First Thessalonians is more personal and much shorter. It’s a letter where Paul’s thanksgiving, joy, and love are poured out. The members of that church in Thessalonica, though the church hadn’t been around for most likely, for more than year or so, were Paul’s pride and joy. He writes, “The word has gotten around. Your lives are echoing the Master’s Word…you’re the message.”

Though Paul became the most famous of the message writers in the New Testament, he realized the real message is not what gets put down on paper, but what gets put down in people’s lives. And he and lots of other people liked what they were seeing in Thessolanica. All these folk in Thessalonica were trying to do was piece together what it means to follow Jesus. They didn’t have much to go on, because this was all new.

What they did know is that they were caught up in a movement that was meant to change this world. When the risen Jesus, who had given them new life came back, then all things would be put right. They lived with that hope. In spite of all the persecution they had experienced, all the troubles that come along with daily living, they were hopeful because the future was in God’s hands. What Jesus had started would one day be finished. They were a part of it all. And they weren’t really sure what it all was. But they were figuring it out on the fly.

They began by turning from idols. We talked about this for a bit in the study the other night. It is probably hard for us to imagine how central idols were to life in the world in which they lived. As Tom Wright, John Dominic Crossan, and others have pointed out, idols were an integral part of day to day life in first century Greece and Rome. Tom Wright writes, “if you were going to plant a tree, you would pray to the relevant God. If you were going on a business trip, a quick trip to the appropriate shrine was in order. If a son or daughter was getting married, serious and costly worship of the relevant deity was expected.” Crossan in his book, In Search of Paul: How Jesus’s Apostle Opposed Rome’s Empire with God’s Kingdom, lays out the archeological evidence to show how pervasive idol worship was in a place like Thessalonica.

The even more crucial thing both authors point out is that the emperor of Rome and Rome itself were added to the pantheon of gods. Rome was seen not merely as a gift from the gods, but a god itself.

This quickly set up Christianity against the empire, Jesus against the emperor. To accept one was to reject the other. And the emperor got nasty when he was rejected. The emperor’s before Jesus’s time were the first to take on the title son of God.

When the Thessolonians chose Jesus they were doing exactly what had been foretold on that day when Jesus ascended to heaven. Jesus told his disciples they would be his witnesses to the ends of the earth, and now that witness was taking hold in places like northern Greece.

Paul’s joy and deep satisfaction was that the message had taken root in Thessalonica. They were imitating Jesus even though it has brought them great trouble with the empire. In Acts 17 we read that when Paul and the others were hounded by the mobs in Thessalonica, the accusation made against them was that “These people are out to destroy the world, and now they’ve shown up at our doorstep, attacking everything we hold dear. And Jason is hiding them, these traitors and turncoats who say Jesus is king and Caesar is nothing.”

What has happened in the life of the Church, the life of the world, since the church made accommodation with the empire in Constantine’s day? What does it mean when the Church blesses the wars and ways of the empire rather than standing in the stark opposition to the empire as Jesus and then Paul did? We can no more serve God and country than we can serve God and money. We have to make a choice like the Jesus followers in Thessalonica did.
________________
### Exercise
Can you write out the stretch of the passage on First Thessalonians from "What has happened" through "in Thessalonica did.", renaming "money" as "wealth"? The data has no connection to the passage on First Thessalonians.

### Recorded data
________________
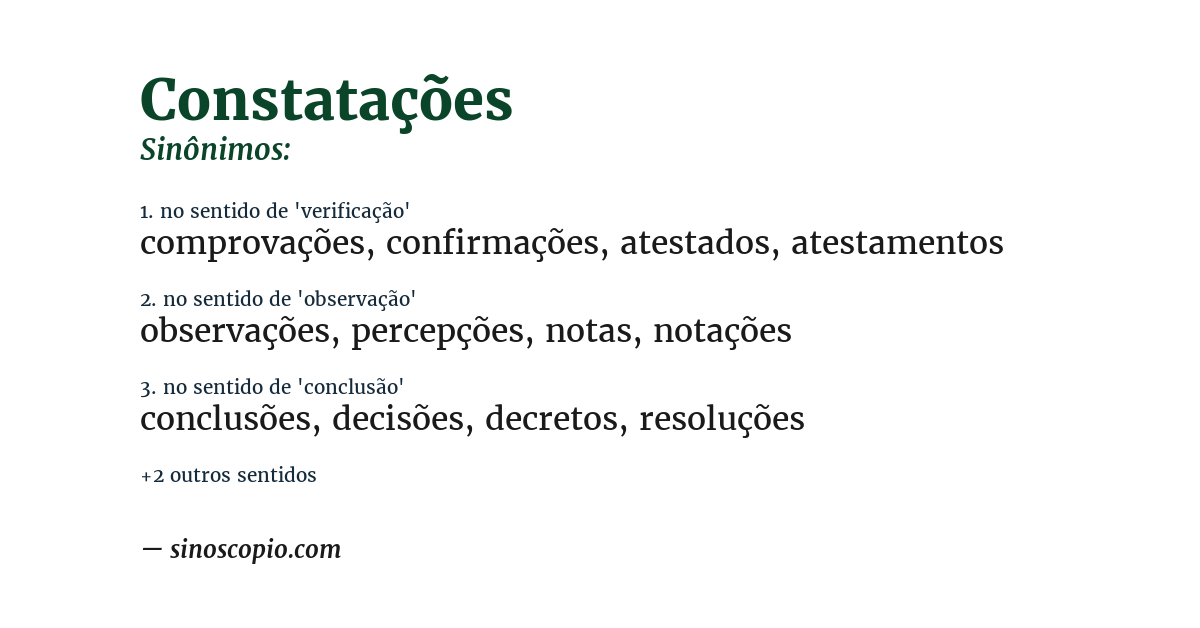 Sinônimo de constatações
________________
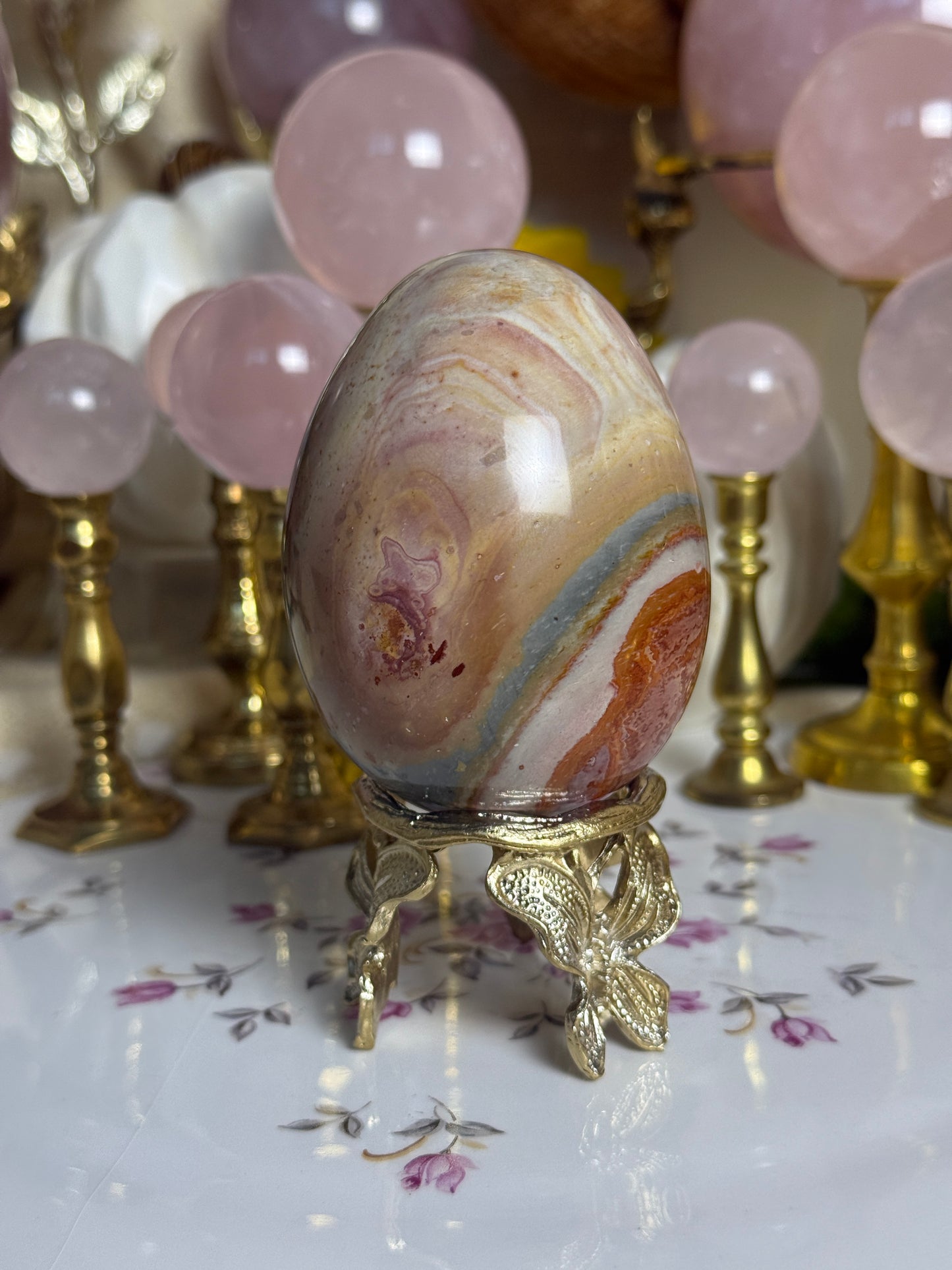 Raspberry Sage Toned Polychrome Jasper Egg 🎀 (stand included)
________________
### Solution to the problem
What has happened in the life of the Church, the life of the world, since the church made accommodation with the empire in Constantine’s day? What does it mean when the Church blesses the wars and ways of the empire rather than standing in the stark opposition to the empire as Jesus and then Paul did? We can no more serve God and country than we can serve God and wealth. We have to make a choice like the Jesus followers in Thessalonica did.